His roots, according to the statement, lie in a desire for self-realisation and his attempt to understand modern problems. “Shahryar is not concerned in his poetry with messages or conclusions. Rather, he expresses the spiritual suffering and psychological anguish of what he regards as the wounded modern man,” it said.
Shahryar, who played a major role in shaping Urdu poetry as it is today, has received many awards including the Uttar Pradesh Urdu Akademi award, the Sahitya Akademi award, the Delhi Urdu Akademi award and the Firaq Sammaan.
ONV's concerns
C. Gouridasan Nair adds from Thiruvananthapuram:
Presenting ‘A Poet's Testament' at a ‘Meet the Author' series organised by the Sahitya Akademi in New Delhi some years ago, ONV had said: “No writer can claim that his works will change the world as he desires. The crown of a saviour is too heavy for him. But he cannot escape from his own concerns for mankind and Mother Earth. For me a poem can be an ardent wish or prayer for peace for all or a motif of love that binds hearts together, or a signal for an imminent storm or a soothing balm over a bleeding wound or even a clarion call for social change… Poetry, irrespective of its language, in its spirit, transcends all geographical barriers to express its concern for the entire world of phenomena.”

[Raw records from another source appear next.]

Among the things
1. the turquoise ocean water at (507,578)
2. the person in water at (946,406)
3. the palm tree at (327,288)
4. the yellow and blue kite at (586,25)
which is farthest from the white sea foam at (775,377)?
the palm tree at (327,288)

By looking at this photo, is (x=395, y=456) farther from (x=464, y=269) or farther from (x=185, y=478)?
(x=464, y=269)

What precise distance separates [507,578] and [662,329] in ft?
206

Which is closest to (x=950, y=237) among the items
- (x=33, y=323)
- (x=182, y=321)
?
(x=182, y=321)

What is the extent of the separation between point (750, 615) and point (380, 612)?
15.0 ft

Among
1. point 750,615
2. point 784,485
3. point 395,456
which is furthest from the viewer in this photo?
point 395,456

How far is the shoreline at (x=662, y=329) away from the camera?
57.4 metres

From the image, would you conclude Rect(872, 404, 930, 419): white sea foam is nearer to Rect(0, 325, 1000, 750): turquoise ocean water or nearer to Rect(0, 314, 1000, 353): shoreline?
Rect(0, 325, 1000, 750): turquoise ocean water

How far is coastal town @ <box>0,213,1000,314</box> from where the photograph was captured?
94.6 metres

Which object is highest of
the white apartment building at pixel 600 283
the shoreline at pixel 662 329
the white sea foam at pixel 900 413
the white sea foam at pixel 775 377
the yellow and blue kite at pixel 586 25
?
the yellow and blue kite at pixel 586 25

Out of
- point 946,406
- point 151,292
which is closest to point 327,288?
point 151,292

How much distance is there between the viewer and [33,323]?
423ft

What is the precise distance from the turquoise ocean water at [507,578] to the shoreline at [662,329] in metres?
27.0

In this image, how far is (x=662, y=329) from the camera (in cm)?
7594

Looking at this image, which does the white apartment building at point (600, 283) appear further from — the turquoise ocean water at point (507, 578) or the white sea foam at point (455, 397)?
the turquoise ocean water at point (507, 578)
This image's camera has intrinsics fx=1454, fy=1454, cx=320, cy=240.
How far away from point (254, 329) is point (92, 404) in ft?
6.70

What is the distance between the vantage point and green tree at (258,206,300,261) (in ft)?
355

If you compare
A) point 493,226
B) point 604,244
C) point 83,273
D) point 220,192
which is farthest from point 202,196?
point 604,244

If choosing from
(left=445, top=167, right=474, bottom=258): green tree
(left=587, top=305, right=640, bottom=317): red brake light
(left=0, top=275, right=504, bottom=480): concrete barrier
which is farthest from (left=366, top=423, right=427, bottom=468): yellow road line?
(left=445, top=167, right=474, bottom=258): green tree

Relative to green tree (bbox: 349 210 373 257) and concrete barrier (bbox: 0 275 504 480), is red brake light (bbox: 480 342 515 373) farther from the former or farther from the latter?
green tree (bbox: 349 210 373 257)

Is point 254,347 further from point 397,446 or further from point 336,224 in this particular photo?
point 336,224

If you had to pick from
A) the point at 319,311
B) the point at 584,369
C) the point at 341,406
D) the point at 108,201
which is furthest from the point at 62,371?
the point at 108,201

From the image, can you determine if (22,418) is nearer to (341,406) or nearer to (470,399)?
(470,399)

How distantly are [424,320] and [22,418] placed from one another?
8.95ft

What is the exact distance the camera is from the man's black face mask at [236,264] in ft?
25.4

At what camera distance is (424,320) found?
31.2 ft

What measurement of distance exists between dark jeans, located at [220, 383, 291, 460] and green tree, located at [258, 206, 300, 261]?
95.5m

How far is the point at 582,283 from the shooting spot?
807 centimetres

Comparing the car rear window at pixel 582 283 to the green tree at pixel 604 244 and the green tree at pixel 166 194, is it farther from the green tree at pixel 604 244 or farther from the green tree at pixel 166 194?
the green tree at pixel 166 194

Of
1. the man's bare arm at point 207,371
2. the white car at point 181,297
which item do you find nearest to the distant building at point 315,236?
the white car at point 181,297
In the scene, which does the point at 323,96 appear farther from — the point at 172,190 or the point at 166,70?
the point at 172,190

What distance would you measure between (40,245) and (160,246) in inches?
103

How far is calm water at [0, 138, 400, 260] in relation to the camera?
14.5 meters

Here, he was articulating the perennial concerns of his poetry, from the day his first poem ‘Munnottu' (Forward!) appeared in a local weekly way back in 1946 to those that he pens to this day.
ONV is one of the few to emerge from the turbulent times of the freedom struggle and revolutionary fervour of the 1940s and keep pace with the changing times, constantly rediscovering his poetic voice with changing sensibilities. This he did without compromising his fundamental allegiance to the progressive romantic worldview and always attempting a fruitful fusion of tradition and modernity in his choice of subjects and his poetic utterance.
Born in 1931 at Chavara, a coastal village in south Kerala, ONV burst on to the Malayalam literary scene during what is often called the Pink Decade, of 1946-'56. His poems of this period are marked by revolutionary fervour. But by the 1960s, his poetry began to resonate with tragedy and disillusionment, but he still remained the spokesperson for the toiling millions. Soon, he moved on to much larger concerns about the very survival of the human species in the face of marauding human greed and the clamour for freedom everywhere. His later poetry retained all these elements, but with the sweep of vision and stoic rhythm that comes with long experiences with different facets of life. Regardless of the phases through which it has travelled, ONV's has been poetry of hope and humanity, even if it is about the shade that a green shoot would offer in some far corner of the earth some day in the distant future.
ONV is a prolific writer and one of the finest lyricists in Malayalam. His major works include ‘Daahikkunna Paanapaathram' (The Thirsty Chalice:1956), ‘Mayilpeeli (Peacock Feather:1964), ‘Agnishalabhangal' (Fire Moths:1971), ‘Aksharam' (Alphabet:1974), ‘Karutha Pakshiyude Paattu' (Song of a Black Bird:1977), ‘Uppu' (Salt:1980), ‘Bhoomikk Oru Charama Geetham' (A Dirge for the Earth:1984) and ‘Ujjayini' (Ujjain:1994). He was honoured with the Padma Shri in 1998, the Kerala Sahithya Akademi Award for ‘Agnishalabhangal' in 1971, the Kendra Sahitya Akademi Award for ‘Aksharam' in 1975 and the Vayalar Rama Varma Award for ‘Uppu' in 1982. As lyricist, he had won the National Award for Best Lyricist in 1989 and the State Award for the Best Lyricist over a dozen times.
Kerala's Culture Minister M.A. Baby described the Jnanpith Award for ONV as a recognition for Malayalam and Kerala. Fellow Jnanpith- winner and Malayalam novelist M.T. Vasudevan Nair described it a long-awaited recognition for ONV's poetic genius.